Rugged sequences of events; pain and pleasure; farce; tragedy. I'm talking about O Lucky Man, the 1974 film by Lindsay Anderson (A6) featuring the picaresque adventures of Malcolm McDowell as Alex (from the previous film If.)
After encountering a bizarre pig-man at a secret research establishment, the gaunt and shell-shocked Alex stumbles into an idyllic church at harvest festival time. He is not allowed to partake of the fruits, but the pleasant maiden opens her bosom and his thirst is quenched.
The film is a grueling ride round 70s Britain, and seemed to offend the establishment at the time. It is partly about understanding - and indeed confusion. In the commentary, McDowell notes that the line "There are 3.3 million prisoners worldwide" was put in simply as a deliberately meaningless number.
The milk from a teat is meaningful and enriching while numbers are not. Just the other day, PM Boris Johnson announced an agricultural drive that proposed that "Schools, prisons and hospitals be required to offer a vegan meal option."
Bulls and cows are out of fashion, which is exactly what a cyclical, mixed farm of rotating crops, fallow and livestock requires for fertility. In the modern language of hygiene, efficient monetary monoculture rules, with accompanying build-up of toxic outfall (see Ohio pigs, English rivers prev.)
While we continually approach a neat and ordered world that is boring, the trend to physical perfection is at the expense of psyche. This trend can probably be dated from Raphael (D4), and now we have the physical perfection of science (in this country seen in Love Island.)
Physical perfection without psyche has as its other facet experiment gone mad (the pig-man), The DNA fallacy, 'clean meat'. While physical perfection cab be calculated and boosted a la Love Island, proportions contain within themselves imperfections, which are simply those of decadence and decay.
A town, like a body, contains areas of grime, grunge, slime and detritus, nooks and crannies and niches. With balance comes the cyclical order that modernity tries to replace with vegan diets.

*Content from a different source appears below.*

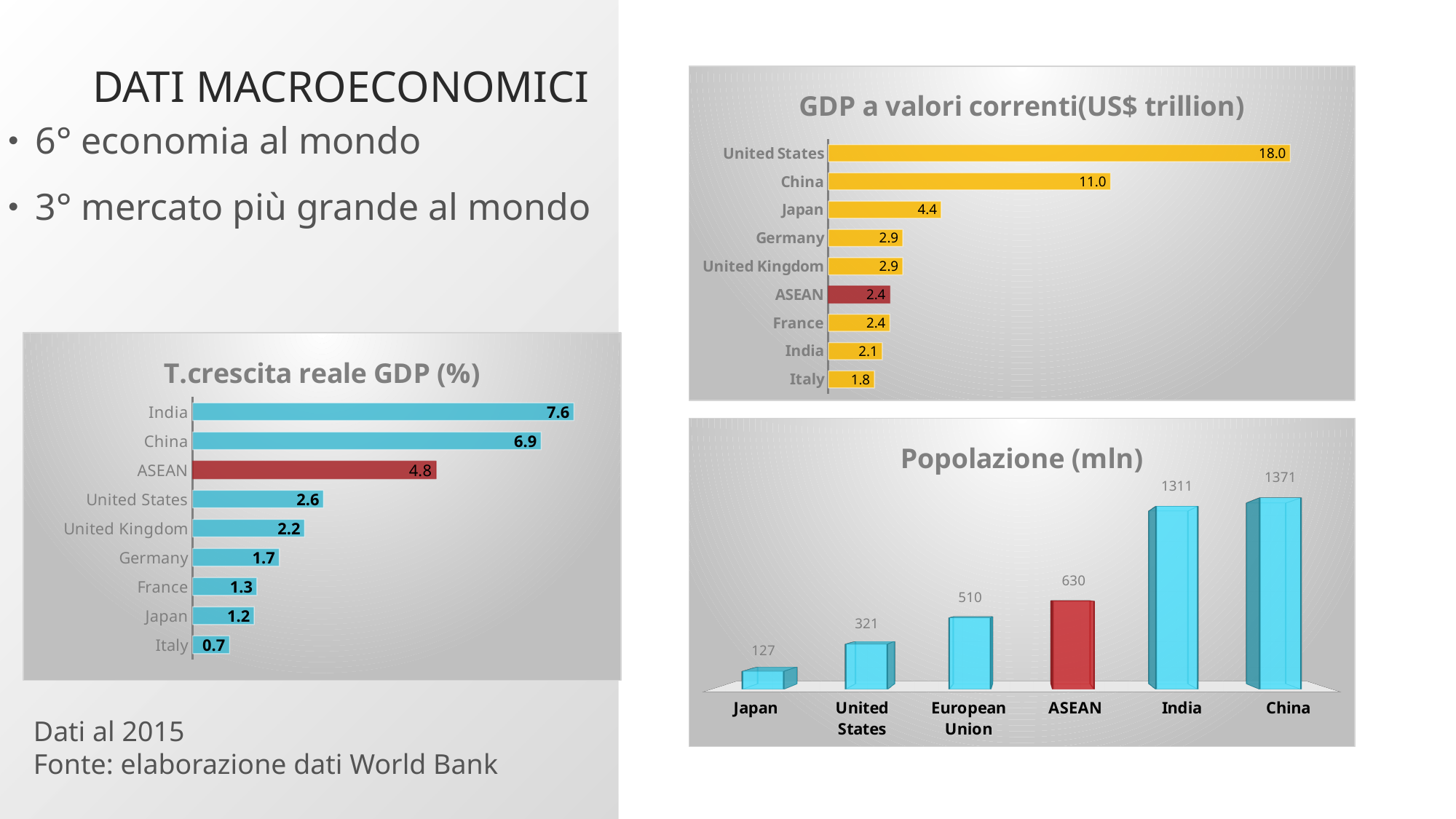
In the 'GDP a valori correnti(US$ trillion)' chart, what is the value for China? 11.0 In the 'T.crescita reale GDP (%)' chart, which category has the highest value? India In the 'T.crescita reale GDP (%)' chart, how many categories are shown? 9 In the 'GDP a valori correnti(US$ trillion)' chart, which is larger, Japan or Germany? Japan In the 'Popolazione (mln)' chart, what is the difference between China and India? 60 In the 'T.crescita reale GDP (%)' chart, what is the value for ASEAN? 4.8 In the 'T.crescita reale GDP (%)' chart, which category has the lowest value? Italy In the 'GDP a valori correnti(US$ trillion)' chart, which category has the highest value? United States In the 'GDP a valori correnti(US$ trillion)' chart, what is the difference between United States and China? 7.0 In the 'Popolazione (mln)' chart, what is the value for European Union? 510 What kind of chart is the 'Popolazione (mln)' chart? Bar chart In the 'T.crescita reale GDP (%)' chart, what is the difference between India and China? 0.7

With cyclical decadence (and sucking at the teat) comes the calmness of psyche that is needed for understanding. The modern game of numbers is most prevalent in the basic business of buying and selling.
In Nectar of Heaven(#24), Tubb paints a psychotic picture of fraudulent capital. These scenes, and especially the mirrors, are reminiscent of Jirel Meets Magic (prev.) The dual-note that confounds (with one's and zeros), that hypnotizes - until the glass shatters.

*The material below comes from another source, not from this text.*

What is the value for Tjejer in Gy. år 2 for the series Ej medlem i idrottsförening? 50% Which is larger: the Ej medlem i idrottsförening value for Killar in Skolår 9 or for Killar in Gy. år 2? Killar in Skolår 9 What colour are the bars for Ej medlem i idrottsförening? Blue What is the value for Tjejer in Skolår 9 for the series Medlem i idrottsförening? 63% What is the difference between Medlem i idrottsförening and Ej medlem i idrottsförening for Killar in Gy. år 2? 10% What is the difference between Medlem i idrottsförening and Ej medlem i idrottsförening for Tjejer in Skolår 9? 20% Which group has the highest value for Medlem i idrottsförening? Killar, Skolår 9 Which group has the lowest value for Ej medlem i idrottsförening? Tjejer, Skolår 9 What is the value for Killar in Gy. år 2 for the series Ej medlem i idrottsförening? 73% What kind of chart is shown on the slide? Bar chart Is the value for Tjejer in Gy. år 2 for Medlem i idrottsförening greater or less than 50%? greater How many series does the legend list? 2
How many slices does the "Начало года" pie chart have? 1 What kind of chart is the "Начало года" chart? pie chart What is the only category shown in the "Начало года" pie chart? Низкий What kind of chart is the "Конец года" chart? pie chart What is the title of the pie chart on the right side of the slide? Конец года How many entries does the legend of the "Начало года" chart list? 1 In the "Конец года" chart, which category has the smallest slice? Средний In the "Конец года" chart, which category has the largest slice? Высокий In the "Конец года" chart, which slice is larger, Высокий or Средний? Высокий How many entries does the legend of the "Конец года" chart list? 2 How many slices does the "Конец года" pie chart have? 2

The signals were too complex for him to follow; data received and relayed by the computer, the bank which alone made such fast trading possible. The flickers alone were enough to tire the eyes, to induce a near-hypnotic statecin which judgement could be distorted and action delayed..
Again he began to pace the room, seeing his reflected image grow and diminish, waver and distort as reflection was caught by reflection, the whole painted with shifting hues. (page 140, 141, 145).
Numbers and calculation as opposed to proportionate balance; the dark areas and cesspits that maintain fertility, that germs frequent, that strengthen immune-responses.
In the country at large, proportionate balance(the spin of the planets, invariable time, dance) is needed for the ecology, the free-growing herbs, nettles, butterfly larvae (in India, Modi's anti-free market stance was forced by the actions of the small farmers, prev.)
While calculation and number approach a hygienic area of toxic outfalls, proportion always contains the niches that are unsightly, sordid, rancid and generally grimy.
Dumarest is always having to wash (ritual bathing, see Valeria prev.) Sweaty and covered with the stench of dried blood and physical pursuits from rotten neighbourhoods. Why wash except to clean off dirt? In Incident on Ath, the society is as neat and orderly as a child's toy, and again a psychotic element emerges.
The rugged, grimy and sweaty imperfections of proportion are the ones where rebellion and free-thought prosper. One can't buy and sell sweat, and that might be the understanding (epistemology) that Alex receives in the end sequence.